Eu tinha como intérprete o incomparável Bedour Hanush Afraim Kassab, mas havia um ponto na narrativa em que a minha audiência não precisava de intérprete. Eu passo a explicar.
Ora também aconteceu que na nossa audiência havia uma menina Assíria que, como a filha de Jairo, tinha doze anos de idade. Quando eu falei da ansiedade de Jairo relativamente à sua filha moribunda e à sua angústia com as notícias da sua morte, a menina Assíria não pôde compreender nada; ela teve de esperar até as minhas palavras serem traduzidas para Assírio. Porém, quando cheguei às palavras “Talita cumi,” ela não precisou de intérprete. Saltando da cadeira colocou-se de pé a olhar para mim com olhos ávidos, cintilantes, como que a dizer: “O que quer de mim? O que posso fazer agora?”
Como a filha de Jairo, a nossa menina ouviu e compreendeu exactamente aquelas duas palavras e aplicou-as a si.

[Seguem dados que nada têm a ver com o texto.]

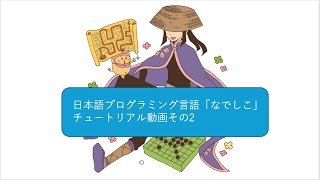 日本語プログラミング言語「なでしこ」チュートリアルその２です。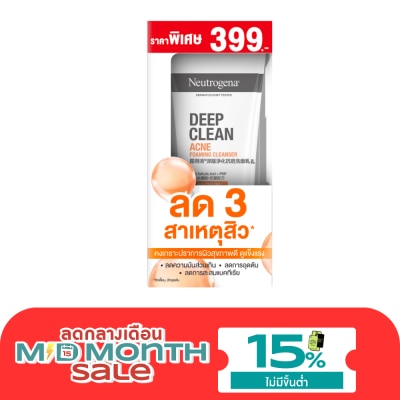 Neutrogena นูโทรจีนา ดีพ คลีน แอคเน่ โฟมมิ่ง คลีนเซอร์ 150 กรัม แพ็คคู่ โฟมล้างหน้า image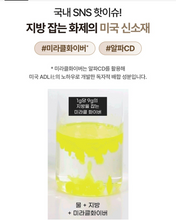 Load image into Gallery viewer, Fitany Cut&Out Brew 피타니 컷앤아웃브루 30개입
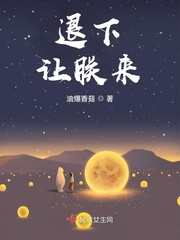 下一站幸福34集版百度云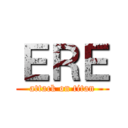 ＥＲＥ (attack on titan)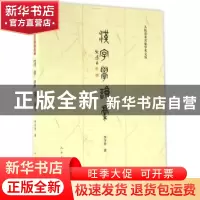 正版 汉字学论稿 李守奎著 人民美术出版社 9787102074504 书籍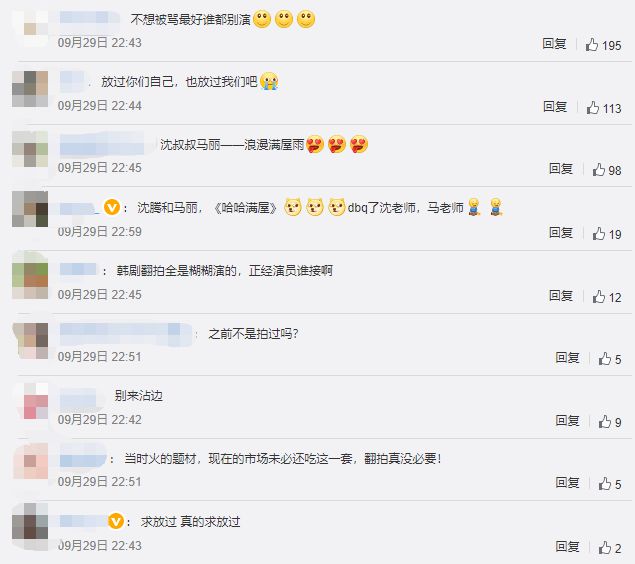 快讯-中国版"浪漫满屋"主创合影曝光 张俪丹尼斯吴主演(8)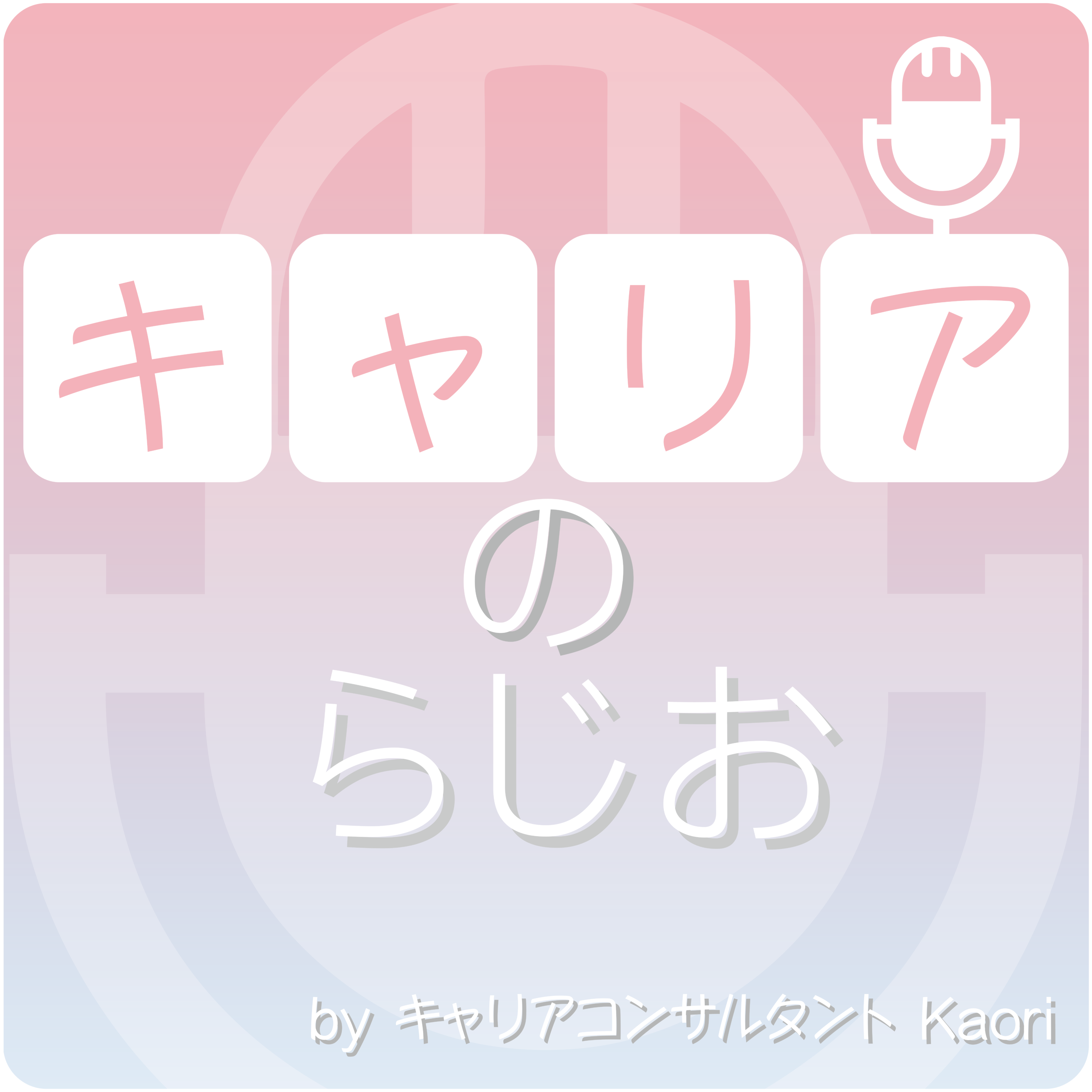 キャリアのらじお~キャリらじ~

É assim com aqueles que têm recebido “vida em Cristo.” “Mortos em ofensas e pecados” (Efé. 2:1), eles pouco ouvidos deram à Palavra de Deus (1 Cor. 2.14) mas um dia, pelo poder conferido pelo Espírito Santo escutaram e creram numa passagem simples do Evangelho, como, “Cristo morreu pelos nossos pecados” (1 Cor. 15:39 e, aplicando-a a si, foram ressuscitados para andar em novidade de vida (Rom. 6:4).
Nada nos agradaria mais do que se algum leitor aplicasse assim o Evangelho da graça de Deus a si mesmo e recebesse a vida eterna. “Crê no Senhor Jesus Cristo, e serás salvo” (Actos 16.31).